J'étais tétanisée. Je sentis mon corps se raidir, se figer. Sans rien répondre et ne sachant quoi faire, je raccrochai au nez de l'infirmière personnelle de ma mère, qui était en pleurs. Je posai mon portable sur la table basse. Ce n'était pas tellement la nouvelle en elle-même qui me mettait dans cet état. C'était surtout de ne pas savoir comment réagir.

Une personne ordinaire, lorsqu'on lui annonce le décès de sa mère, celle qui l'a mise au monde, devrait se sentir extrêmement mal, devrait être en pleurs. Là était justement mon problème.
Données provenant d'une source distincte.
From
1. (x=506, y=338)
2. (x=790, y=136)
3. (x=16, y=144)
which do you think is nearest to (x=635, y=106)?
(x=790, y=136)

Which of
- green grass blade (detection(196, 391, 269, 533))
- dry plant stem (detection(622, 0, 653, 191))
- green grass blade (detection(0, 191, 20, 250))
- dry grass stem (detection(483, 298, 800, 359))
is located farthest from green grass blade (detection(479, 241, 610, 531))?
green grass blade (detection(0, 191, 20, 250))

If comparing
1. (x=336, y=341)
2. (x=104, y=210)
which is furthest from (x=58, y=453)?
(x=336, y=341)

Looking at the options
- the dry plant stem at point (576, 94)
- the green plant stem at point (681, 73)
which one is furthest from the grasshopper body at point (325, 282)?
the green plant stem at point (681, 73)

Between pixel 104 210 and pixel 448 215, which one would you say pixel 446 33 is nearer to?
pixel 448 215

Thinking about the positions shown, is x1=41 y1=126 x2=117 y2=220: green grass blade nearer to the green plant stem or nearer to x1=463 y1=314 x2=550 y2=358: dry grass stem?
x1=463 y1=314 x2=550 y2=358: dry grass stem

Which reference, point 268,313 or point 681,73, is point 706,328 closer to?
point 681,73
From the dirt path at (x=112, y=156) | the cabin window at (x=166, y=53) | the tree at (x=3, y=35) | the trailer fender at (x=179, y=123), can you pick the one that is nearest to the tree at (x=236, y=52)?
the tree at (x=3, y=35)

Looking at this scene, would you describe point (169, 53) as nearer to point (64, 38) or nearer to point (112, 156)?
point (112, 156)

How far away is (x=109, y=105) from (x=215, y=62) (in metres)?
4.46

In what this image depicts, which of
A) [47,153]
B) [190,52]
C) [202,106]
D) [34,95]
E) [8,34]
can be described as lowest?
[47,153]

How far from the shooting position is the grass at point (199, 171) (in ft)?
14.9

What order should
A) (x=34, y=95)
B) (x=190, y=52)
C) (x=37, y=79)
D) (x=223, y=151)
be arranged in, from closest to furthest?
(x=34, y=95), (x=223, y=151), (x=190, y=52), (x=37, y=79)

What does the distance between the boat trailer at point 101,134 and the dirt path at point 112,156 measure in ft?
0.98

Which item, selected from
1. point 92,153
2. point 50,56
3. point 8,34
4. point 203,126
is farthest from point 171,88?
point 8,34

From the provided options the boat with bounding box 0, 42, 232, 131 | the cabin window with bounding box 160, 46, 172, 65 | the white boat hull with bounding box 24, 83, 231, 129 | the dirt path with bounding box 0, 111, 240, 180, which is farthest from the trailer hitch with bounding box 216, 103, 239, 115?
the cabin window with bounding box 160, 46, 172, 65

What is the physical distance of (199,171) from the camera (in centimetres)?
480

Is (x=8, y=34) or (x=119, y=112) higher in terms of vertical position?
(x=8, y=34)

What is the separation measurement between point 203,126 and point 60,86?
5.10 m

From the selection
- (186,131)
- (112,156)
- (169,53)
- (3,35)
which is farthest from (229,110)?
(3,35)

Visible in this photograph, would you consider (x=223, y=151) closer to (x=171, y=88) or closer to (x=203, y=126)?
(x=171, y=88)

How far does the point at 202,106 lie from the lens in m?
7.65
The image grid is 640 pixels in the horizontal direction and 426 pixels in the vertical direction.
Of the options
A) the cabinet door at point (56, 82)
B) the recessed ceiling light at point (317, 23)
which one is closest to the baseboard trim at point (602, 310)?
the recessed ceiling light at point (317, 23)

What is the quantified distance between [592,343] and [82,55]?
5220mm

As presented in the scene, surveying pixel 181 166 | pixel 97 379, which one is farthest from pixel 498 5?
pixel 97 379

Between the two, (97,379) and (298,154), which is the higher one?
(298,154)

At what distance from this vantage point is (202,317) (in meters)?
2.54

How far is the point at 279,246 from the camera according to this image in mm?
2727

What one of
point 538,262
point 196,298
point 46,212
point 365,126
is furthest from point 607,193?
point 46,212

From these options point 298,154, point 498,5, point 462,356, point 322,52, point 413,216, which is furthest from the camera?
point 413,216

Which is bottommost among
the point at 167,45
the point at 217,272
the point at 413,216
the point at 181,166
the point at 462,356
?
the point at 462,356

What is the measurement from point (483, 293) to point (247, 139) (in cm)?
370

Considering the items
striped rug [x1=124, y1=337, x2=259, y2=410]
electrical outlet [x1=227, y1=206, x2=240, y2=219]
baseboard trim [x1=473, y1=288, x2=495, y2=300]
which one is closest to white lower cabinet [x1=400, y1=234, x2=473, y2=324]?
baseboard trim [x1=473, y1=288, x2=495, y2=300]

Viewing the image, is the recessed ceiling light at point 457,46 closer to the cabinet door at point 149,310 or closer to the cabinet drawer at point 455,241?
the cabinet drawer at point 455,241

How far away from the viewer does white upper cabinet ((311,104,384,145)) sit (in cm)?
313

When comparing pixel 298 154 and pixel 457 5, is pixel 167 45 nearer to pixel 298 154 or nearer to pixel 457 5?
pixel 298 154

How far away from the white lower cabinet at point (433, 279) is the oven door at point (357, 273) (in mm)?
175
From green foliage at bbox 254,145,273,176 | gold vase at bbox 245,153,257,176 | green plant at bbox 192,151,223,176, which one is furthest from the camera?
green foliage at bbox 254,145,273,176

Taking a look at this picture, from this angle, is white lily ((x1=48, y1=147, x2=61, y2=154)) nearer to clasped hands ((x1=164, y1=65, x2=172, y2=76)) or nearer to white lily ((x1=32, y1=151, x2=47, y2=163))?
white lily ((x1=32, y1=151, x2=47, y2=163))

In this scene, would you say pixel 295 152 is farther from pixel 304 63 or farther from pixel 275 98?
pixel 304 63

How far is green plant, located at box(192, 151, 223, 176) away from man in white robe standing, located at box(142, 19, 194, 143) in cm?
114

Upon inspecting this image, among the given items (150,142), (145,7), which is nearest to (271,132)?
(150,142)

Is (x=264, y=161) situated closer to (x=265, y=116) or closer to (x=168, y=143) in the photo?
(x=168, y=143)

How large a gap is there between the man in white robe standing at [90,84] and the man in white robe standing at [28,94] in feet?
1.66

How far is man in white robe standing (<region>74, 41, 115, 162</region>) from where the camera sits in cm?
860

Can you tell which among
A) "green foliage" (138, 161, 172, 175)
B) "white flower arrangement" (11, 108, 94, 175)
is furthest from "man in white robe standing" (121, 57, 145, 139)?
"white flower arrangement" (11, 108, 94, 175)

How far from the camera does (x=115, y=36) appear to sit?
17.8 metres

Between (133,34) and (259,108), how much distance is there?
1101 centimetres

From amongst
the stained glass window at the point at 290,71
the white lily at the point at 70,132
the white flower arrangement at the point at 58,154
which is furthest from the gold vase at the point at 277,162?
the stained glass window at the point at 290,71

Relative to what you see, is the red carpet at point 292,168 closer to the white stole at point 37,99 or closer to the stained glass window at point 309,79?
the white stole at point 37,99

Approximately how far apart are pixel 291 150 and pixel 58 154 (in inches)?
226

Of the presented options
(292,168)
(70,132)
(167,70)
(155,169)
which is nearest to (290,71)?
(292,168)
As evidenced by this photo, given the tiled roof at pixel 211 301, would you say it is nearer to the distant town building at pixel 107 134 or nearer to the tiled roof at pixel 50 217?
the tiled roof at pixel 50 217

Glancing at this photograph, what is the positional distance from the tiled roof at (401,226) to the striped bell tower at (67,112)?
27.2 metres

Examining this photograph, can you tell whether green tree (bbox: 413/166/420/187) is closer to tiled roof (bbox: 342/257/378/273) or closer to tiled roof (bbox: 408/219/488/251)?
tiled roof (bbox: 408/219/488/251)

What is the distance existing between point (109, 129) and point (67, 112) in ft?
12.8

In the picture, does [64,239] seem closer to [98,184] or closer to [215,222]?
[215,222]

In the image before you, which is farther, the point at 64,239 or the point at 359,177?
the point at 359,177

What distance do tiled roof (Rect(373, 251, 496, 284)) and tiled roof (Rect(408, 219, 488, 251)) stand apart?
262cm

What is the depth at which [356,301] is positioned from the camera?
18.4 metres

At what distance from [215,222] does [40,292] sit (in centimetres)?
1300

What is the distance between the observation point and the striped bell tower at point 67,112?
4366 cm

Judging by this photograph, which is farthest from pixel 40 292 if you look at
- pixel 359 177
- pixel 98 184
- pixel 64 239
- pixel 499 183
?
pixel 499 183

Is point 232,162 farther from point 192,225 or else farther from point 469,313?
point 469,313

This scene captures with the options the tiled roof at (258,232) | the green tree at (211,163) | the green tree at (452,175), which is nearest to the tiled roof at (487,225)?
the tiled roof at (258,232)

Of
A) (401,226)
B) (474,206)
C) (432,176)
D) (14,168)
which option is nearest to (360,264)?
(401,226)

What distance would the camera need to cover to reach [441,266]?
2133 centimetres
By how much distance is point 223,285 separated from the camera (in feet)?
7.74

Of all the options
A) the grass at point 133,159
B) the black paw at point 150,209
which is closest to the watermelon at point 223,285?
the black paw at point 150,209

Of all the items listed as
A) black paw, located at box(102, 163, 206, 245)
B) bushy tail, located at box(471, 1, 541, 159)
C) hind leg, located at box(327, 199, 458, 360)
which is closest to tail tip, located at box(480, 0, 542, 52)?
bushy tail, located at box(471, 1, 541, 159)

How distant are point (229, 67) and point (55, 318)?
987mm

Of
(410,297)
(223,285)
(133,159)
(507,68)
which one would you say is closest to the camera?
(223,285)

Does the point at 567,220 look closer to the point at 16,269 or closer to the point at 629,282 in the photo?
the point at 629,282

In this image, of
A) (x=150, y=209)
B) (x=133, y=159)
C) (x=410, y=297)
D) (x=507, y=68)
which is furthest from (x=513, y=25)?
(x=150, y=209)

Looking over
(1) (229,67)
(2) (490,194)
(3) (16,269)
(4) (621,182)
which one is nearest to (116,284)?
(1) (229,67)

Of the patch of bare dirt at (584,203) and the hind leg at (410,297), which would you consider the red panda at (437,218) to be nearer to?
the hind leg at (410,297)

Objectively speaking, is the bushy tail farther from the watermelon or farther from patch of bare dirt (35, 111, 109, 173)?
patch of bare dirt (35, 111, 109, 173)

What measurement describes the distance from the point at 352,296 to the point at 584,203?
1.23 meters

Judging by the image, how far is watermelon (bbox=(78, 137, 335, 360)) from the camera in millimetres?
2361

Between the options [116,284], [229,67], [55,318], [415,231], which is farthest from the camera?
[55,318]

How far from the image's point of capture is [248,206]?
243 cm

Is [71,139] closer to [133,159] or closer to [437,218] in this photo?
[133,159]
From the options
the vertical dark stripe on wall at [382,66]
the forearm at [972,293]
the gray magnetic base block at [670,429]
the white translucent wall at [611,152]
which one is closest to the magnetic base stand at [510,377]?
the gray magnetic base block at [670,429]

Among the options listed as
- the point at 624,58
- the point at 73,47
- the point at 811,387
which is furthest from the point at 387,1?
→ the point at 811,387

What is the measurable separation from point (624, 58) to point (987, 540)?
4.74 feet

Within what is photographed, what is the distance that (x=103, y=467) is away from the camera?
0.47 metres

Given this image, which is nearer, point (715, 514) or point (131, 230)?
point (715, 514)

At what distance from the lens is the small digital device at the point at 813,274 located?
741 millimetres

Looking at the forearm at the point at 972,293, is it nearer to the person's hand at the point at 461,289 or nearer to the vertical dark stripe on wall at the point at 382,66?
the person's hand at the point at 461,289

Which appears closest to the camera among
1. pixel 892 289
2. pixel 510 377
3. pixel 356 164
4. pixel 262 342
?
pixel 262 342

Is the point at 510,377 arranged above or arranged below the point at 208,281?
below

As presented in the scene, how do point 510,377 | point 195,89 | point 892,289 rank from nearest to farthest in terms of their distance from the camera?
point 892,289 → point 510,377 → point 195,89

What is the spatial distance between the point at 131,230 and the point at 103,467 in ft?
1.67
Je n'étais pas une personne ordinaire et ma mère n'était pas une mère ordinaire.

Notre relation était creuse, vide de toute émotion positive. J'avais beau me forcé, les larmes ne venaient pas. Pleurer aurait été de l'hypocrisie. Je ne me sentais pas bien mais pas mal non plus. Cette femme m'avait inspiré durant la majeure partie de ma vie, la peur, la froideur et le mépris.

Beaucoup pensent qu'il est impossible que la femme qui vous ait donné naissance, ne vous aime pas. Beaucoup croient que l'amour maternel est quelque chose qui naît en même temps que l'enfant. Ou que c'est un dû. Si tel est le cas, ma mère y aura échappé. Il est possible de ne pas aimer un enfant qui est le nôtre. Ma mère en était l'exemple idéal.

Je ne saurais peut-être jamais pourquoi ma mère avait été comme cela, pourquoi est ce qu'elle avait si méprisante à mon égard. La réponse à cette interrogation, elle l'avait emporté dans sa mort. Ce passé resterait donc notre petit secret à elle et moi. Enfin, c'est ce que je croyais à cette époque là.

Je n'avais plus cherché à connaître la raison de son comportement. Plus jeune j'avais essayé et ça n'avait pas marché. Alors j'avais décidé pour mon propre bien, de ne plus me demander pourquoi, de ne plus me tourmenter. Je l'étais déjà assez.

Malgré tout ceci, je me sentais pourtant envahie par un certain mal-être. De la tristesse parceque ma mère était décédée sans que je ne puisse lui poser ces questions qui m'avaient toujours hanté et de la culpabilité parceque je m'en voulais de ne pas suffisamment souffrir de cette perte. Et c'était ce qui me bouleversait le plus. Pourquoi étais je si sensible ? Si fragile ? Et ce, même lorsqu'il s'agissait d'une personne qui ne m'avait presque jamais démontré de l'empathie.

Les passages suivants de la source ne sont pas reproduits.